Will OSFI bend to the 'uninsured renewal' pressure? Doubtful.
Especially because OSFI has already responded to the competition watchdog plea with a hard 'no.'
The pressure on OSFI to remove the stress test for all mortgage renewals isn't new.
Ever since mortgage rates skyrocketed to current heights, many have argued sans report (including here at True North) that if borrowers originally qualified under the stress-test rate, they shouldn't have to do so again.
Plus, OSFI is always getting flack about "going too far" — as evidenced in this CMT Mortgage Trends article from 2017.
Yet, many have agreed with OSFI (after the fact) that the stress test did prepare homeowners to better handle today's rates (the highest interest rates since the 90s). Mortgage arrears, though recently on the increase as high rates drone on, have hovered near record lows up to this point.
Here's why OSFI isn't likely to (ever) budge on this one.
This government body isn't about borrower's rights. It exists solely to protect Canada's banking infrastructure and rarely yields to political pressure.

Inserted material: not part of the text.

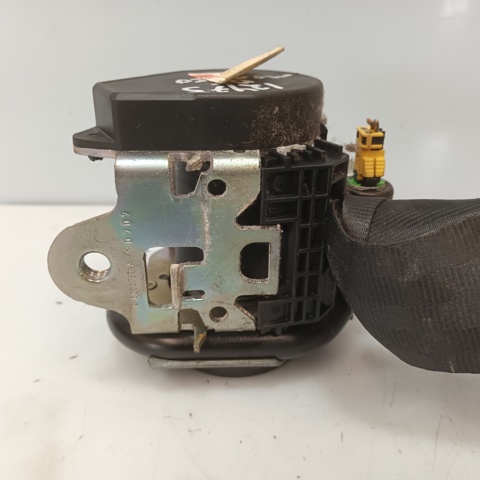 606637800 FORD купить в Киев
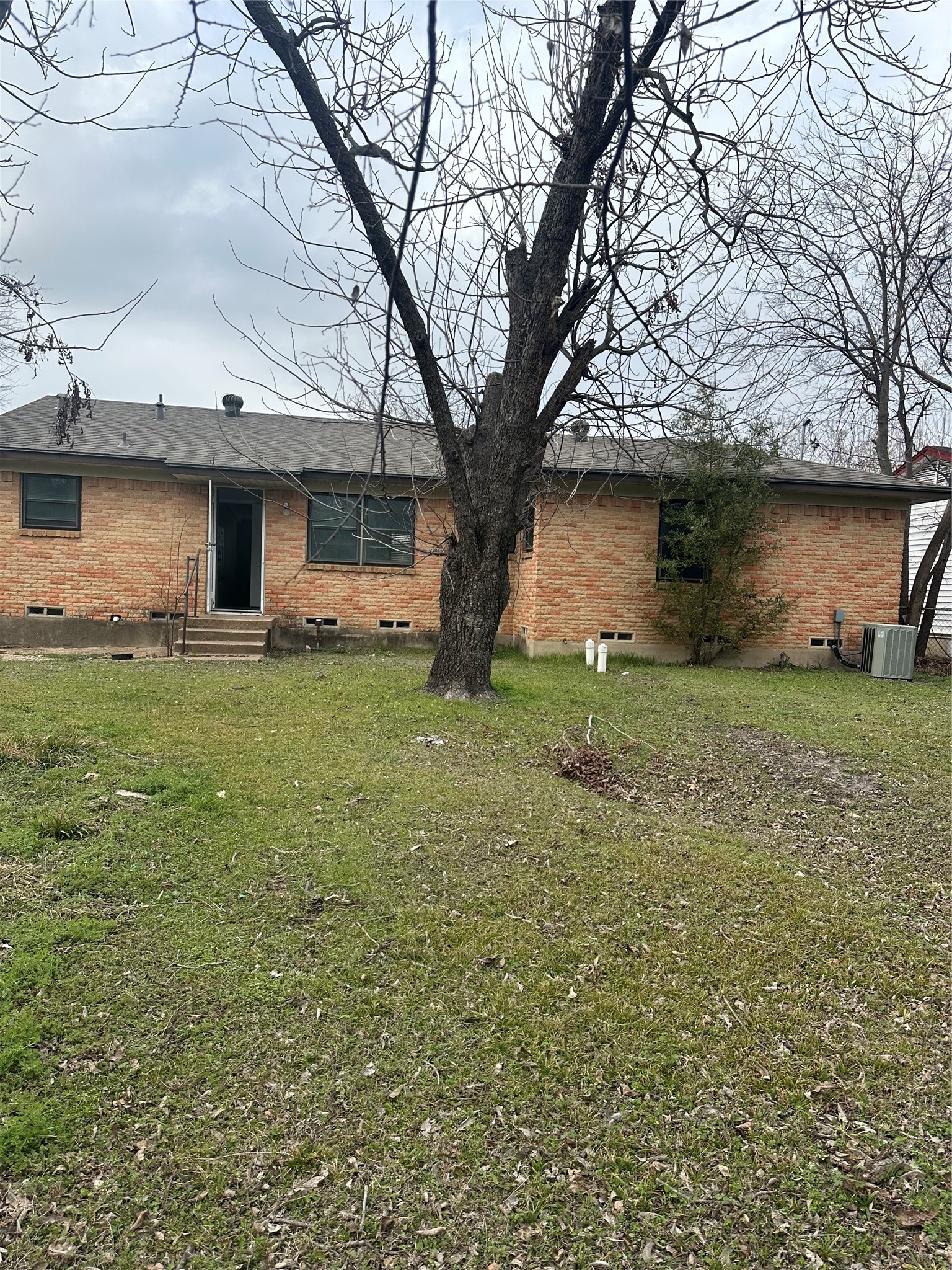 1310 Summit Street Mesquite TX 75149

Banks are making more money with the uninsured-switch rule, which helps to protect them against the higher risk of uninsured mortgages (which are not government-protected like insured mortgages and, therefore, exposed to the risk of default).

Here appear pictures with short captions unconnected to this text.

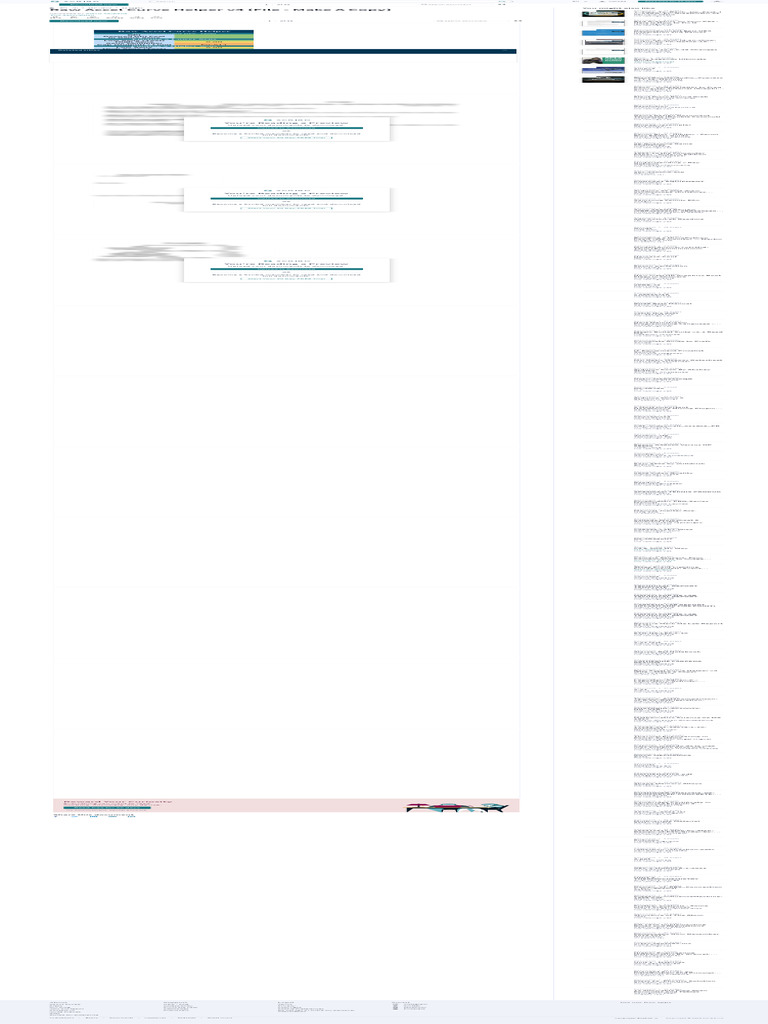 Raw accel curve helper v4 file make a copy pdf acceleration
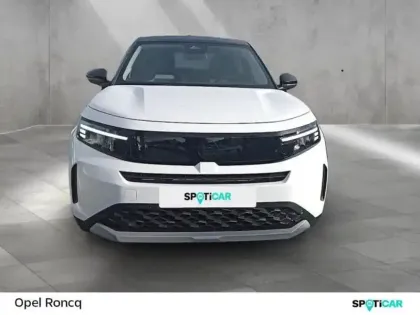 Photo 16 Opel Frontera  1.2 Turbo Hybrid 145ch GS e-DCT6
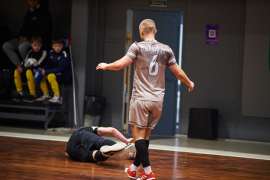 <a href="https://st.getinfootball.com/albums/1092661/679e8d9e4bc53_1920.jpg" target="_blank">Завантажити оригінал</a>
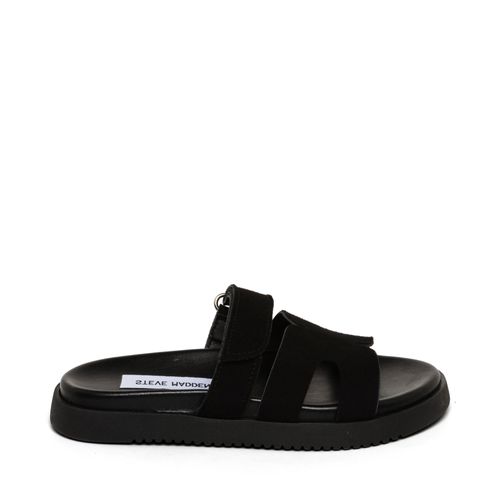 Sandales Steve Madden Missilese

Despite more hardship for homeowners, relaxing the stress test for uninsured mortgage renewals takes away this profitability cushion, and OSFI isn't likely to even consider making a change.
At True North, we'd be thrilled if OSFI turned around to remove this rule.

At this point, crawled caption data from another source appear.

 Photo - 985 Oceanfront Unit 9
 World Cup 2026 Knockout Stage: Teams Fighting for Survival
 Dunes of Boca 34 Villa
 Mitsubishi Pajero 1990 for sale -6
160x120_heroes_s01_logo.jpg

Homeowners will have to look to their own devices (and get great advice and their best rate) to try to increase their home affordability numbers at renewal. And wait until interest rates finally start dropping (how long is the real question).
Didn't OSFI already bend by allowing insured mortgages to escape the renewal stress test?
Short answer? No.
Here's the longer answer. In October 2023, the Canadian Government Finance Minister brought forward a new Mortgage Charter outlining guidance for homeowners (a general compilation and rehashing of rules that already existed).
In it, it stated that insured mortgages didn't have to re-qualify through the federal stress test to switch lenders at renewal. Some people thought, wow, OSFI relented. Except they didn't.
Apparently, this long-standing' OSFI rule was living in the OSFI fine print, and the regulator re-highlighted it in the fall of 2023 (lenders were unaware and scrambled to make the adjustments to their mortgage approval process).